Estava bem acordado. Não era mais sonho.
Aquela foi a primeira vez que ouviu a voz de Helena, limpa e clara, sem a interferência de aparelhos, sem passar pelo filtro da tecnologia ou abafada pelas máscaras de proteção individual, apenas falada. A distância permitiu e o vento cooperou para que chegasse livre e impactante na cabeça dele. Até segurou a respiração por alguns eternos segundos, como se isso tivesse o poder de ampliar sua capacidade auditiva e levar aquele som a encontrar de imediato, como que instintivamente, o caminho para alcançar e realimentar de chamas um braseiro dentro do peito de Henrique.
Em um primeiro momento, sentiu-se anestesiado e assombrado pela surpresa da ocasião, mas, passado o susto, ele voltou para seu estado naturalmente patético. Via-se assim desde que a conheceu, como se, de uma maneira prazerosa, sim, tivesse perdido ou abandonado o controle de suas emoções e dos cinco sentidos físicos. Não era mais a figura, cuja imagem tinha sido construída e lapidada para o aceite social. E não havia problema nenhum em ser assim, uma vez que, desde que tomou conhecimento de si, essa personificação era sua verdade e condizia com o padrão que estabeleceu para perseguir e para medir ou ajustar os passos que deveria galgar nessa trajetória toda própria.
Trazendo sua naturalidade e diferenças, porém, Helena chegou para bagunçar esses padrões. Sem a intenção de querer ou mover uma única palha, ela provocou nele não apenas questionamentos que, bem no fundo, ele sempre se fez, mas lhe municiou da coragem de enxergar e de encarar alguns fantasmas, sombras e tantas dissimulações desconsideradas no dia a dia, soterrados sob o tapete das suas certezas e atrás dos escudos que ergueu para a autoproteção. Ele só conseguiu se olhar por inteiro e compreender uma série de incômodos inconscientes, que desprezou por muito tempo sem atribuir grande importância, depois que a viu também na sua integralidade. Agora, aqueles estranhamentos e insatisfações arrastavam um peso e emitiam um barulho que tornavam tarefa impossível ignorá-los.

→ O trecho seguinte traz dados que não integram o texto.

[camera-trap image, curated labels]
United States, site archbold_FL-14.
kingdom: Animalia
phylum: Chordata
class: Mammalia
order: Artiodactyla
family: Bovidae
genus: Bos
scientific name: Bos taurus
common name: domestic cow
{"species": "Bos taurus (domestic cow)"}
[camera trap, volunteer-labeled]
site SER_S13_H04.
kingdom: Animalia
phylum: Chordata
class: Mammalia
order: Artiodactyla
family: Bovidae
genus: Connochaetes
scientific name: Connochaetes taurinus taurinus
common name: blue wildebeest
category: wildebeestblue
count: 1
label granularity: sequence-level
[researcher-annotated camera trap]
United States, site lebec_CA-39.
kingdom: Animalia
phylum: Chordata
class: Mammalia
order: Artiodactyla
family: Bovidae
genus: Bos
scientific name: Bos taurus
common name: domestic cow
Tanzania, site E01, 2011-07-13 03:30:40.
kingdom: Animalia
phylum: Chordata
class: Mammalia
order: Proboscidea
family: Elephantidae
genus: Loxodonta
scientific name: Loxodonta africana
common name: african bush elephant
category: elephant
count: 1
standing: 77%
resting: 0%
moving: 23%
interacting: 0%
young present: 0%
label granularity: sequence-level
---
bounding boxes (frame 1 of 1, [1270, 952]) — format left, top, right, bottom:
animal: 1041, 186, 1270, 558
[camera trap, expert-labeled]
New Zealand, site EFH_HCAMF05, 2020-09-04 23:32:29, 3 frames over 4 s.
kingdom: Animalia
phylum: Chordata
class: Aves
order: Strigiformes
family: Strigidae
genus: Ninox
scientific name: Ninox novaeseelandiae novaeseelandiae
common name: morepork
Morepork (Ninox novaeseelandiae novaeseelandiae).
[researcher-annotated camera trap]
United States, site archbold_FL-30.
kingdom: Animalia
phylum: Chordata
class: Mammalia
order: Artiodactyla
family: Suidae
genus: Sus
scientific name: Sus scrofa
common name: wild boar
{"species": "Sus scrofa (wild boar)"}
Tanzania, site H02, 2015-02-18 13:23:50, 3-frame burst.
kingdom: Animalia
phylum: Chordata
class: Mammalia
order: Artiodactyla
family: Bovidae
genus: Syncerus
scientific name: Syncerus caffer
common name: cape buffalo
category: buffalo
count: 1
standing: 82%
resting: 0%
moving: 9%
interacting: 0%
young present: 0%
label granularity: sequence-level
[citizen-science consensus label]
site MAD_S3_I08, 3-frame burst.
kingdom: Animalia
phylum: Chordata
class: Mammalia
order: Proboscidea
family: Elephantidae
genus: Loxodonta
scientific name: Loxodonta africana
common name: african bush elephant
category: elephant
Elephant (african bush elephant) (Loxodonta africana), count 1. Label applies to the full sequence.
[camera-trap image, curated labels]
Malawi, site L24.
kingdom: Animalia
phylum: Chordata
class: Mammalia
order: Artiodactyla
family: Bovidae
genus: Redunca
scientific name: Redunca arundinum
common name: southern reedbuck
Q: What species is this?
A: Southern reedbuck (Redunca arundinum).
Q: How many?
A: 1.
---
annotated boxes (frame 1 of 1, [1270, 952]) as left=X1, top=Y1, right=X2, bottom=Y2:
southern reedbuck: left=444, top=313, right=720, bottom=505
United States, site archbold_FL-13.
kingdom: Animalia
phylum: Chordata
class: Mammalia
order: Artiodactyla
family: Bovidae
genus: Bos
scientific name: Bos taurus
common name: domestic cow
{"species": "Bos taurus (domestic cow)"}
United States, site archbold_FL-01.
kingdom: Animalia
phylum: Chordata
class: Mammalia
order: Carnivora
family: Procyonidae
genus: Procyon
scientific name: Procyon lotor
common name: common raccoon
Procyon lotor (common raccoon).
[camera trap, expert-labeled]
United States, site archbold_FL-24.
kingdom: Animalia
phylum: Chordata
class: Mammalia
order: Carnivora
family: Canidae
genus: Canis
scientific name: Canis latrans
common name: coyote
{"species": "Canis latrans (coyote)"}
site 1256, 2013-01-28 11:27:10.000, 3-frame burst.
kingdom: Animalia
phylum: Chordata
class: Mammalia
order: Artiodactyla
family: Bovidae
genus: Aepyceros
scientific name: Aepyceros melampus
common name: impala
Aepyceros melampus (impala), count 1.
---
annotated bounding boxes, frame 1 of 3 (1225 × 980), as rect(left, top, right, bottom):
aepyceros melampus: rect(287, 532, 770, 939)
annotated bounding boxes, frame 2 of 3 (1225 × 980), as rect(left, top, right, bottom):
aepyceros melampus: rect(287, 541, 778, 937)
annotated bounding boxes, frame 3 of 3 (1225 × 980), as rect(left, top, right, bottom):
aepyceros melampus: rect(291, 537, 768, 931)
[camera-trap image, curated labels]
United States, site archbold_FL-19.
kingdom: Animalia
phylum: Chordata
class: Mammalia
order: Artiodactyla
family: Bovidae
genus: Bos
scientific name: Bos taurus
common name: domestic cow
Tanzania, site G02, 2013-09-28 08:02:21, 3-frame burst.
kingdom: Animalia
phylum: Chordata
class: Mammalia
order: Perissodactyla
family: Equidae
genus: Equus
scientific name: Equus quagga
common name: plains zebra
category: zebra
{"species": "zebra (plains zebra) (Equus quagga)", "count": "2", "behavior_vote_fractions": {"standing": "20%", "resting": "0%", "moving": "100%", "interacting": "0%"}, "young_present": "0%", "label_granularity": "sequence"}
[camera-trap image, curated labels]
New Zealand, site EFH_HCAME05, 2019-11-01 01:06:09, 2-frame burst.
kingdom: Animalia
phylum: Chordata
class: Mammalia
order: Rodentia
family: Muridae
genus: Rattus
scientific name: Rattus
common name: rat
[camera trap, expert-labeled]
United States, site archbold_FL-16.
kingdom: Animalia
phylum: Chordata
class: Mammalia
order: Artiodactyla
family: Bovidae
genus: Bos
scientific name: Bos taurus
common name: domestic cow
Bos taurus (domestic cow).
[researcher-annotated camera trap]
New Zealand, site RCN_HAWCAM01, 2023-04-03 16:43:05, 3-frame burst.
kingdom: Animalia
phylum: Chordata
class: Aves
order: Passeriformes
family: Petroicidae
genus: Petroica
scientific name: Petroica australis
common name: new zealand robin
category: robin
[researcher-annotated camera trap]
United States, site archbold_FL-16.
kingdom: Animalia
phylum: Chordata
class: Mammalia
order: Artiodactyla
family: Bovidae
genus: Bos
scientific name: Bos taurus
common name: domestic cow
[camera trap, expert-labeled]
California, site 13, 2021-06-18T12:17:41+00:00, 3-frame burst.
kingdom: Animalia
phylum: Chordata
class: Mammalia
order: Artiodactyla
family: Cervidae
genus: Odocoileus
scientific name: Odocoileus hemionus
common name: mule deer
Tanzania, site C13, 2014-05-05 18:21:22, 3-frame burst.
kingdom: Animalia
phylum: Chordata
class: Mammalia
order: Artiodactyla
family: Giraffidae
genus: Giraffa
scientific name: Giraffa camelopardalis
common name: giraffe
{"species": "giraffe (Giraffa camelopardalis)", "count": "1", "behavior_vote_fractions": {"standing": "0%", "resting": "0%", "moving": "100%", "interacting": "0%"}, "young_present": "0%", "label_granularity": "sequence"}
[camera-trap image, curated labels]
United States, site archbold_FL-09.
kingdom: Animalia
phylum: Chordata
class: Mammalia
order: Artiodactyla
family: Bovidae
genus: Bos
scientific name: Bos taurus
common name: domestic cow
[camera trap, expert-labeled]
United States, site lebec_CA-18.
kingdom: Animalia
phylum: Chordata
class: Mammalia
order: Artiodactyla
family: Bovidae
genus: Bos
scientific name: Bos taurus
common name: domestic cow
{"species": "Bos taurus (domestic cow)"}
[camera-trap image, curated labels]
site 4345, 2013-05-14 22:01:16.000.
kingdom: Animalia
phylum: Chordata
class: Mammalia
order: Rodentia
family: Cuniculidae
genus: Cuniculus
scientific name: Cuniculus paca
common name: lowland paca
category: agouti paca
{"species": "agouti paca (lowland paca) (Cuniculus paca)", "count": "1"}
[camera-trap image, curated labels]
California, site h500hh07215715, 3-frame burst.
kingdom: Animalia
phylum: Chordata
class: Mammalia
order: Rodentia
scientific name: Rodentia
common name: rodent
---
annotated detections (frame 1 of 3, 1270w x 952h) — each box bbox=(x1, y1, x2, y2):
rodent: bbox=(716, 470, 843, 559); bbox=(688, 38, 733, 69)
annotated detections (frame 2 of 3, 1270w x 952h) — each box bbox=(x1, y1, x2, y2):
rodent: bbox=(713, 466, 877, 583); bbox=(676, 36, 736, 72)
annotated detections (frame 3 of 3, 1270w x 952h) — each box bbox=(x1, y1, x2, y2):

Por esse conjunto de sensações é fácil compreender o tamanho do impacto daquela voz, símbolo universal de chamado, na alma e na realidade daquele homem. O mais incrível foi que o som não lhe pareceu nem um pouco estranho. Inundou seu espírito de uma saudade transbordante e arrancou de dentro de si lágrimas que se alternavam, em velocidade que não consegue aqui medir para contar, entre a tristeza gritante da vontade de se aproximar e a alegria silenciosa por ela existir e preencher de leveza seus dias mais nublados. Até sorriu a esse pensamento. Reconhecia naquele som uma familiaridade aconchegante e assustadora. Era uma espécie de caneta marca-texto que, em suas cores berrantes, assinalava o que mais importa, que não pode ser esquecido ou mesmo que precise ser alterado, inclusive nas suas mais impercebíveis entrelinhas.
Uma voz e meia dúzia de palavras pronunciadas para expressar um ordenamento qualquer, uma situação simples, como um mero cumprimento na rua – “Oi, tudo bem? Como vai?” -, teve um poder impressionante no seu autoconhecimento e no redirecionamento dos rumos traçados. Ao menos, no questionamento dessa possibilidade. Podia-se afirmar, então, um homem preparado para viver a vida e só neste momento é que percebeu que anteriormente seria enganoso pensar-se assim. Aquelas afirmações engessadas e condicionantes de antes já não pareciam mais tão rígidas e, com os anos, a maturidade e a sabedoria também lhe esclareceram e lhe oportunizaram as ferramentas para distinguir as condições, equilibrar os recursos e transitar com cautela, mesmo que inserindo elementos novos e arejando seu espírito a cada movimento na direção de encontrar suas realizações.
A primeira obrigação que tinha de cumprir era consigo mesmo. Era esse autoamor que aparecia impresso na descrição da fatura de devotar pensamentos e sentimentos, ao dormir e logo ao despertar, àquela criatura que suavemente se impôs na sua intimidade, naquele lugar reservado em que ele se encontrava consigo mesmo e que mais ninguém tinha acesso ou permissão para entrar. Ela morava ali dentro. Era lá que ele a preservou e que a cultivava em segredo, com todo zelo e o máximo de cuidado. Como parte dele mesmo, de ser completo.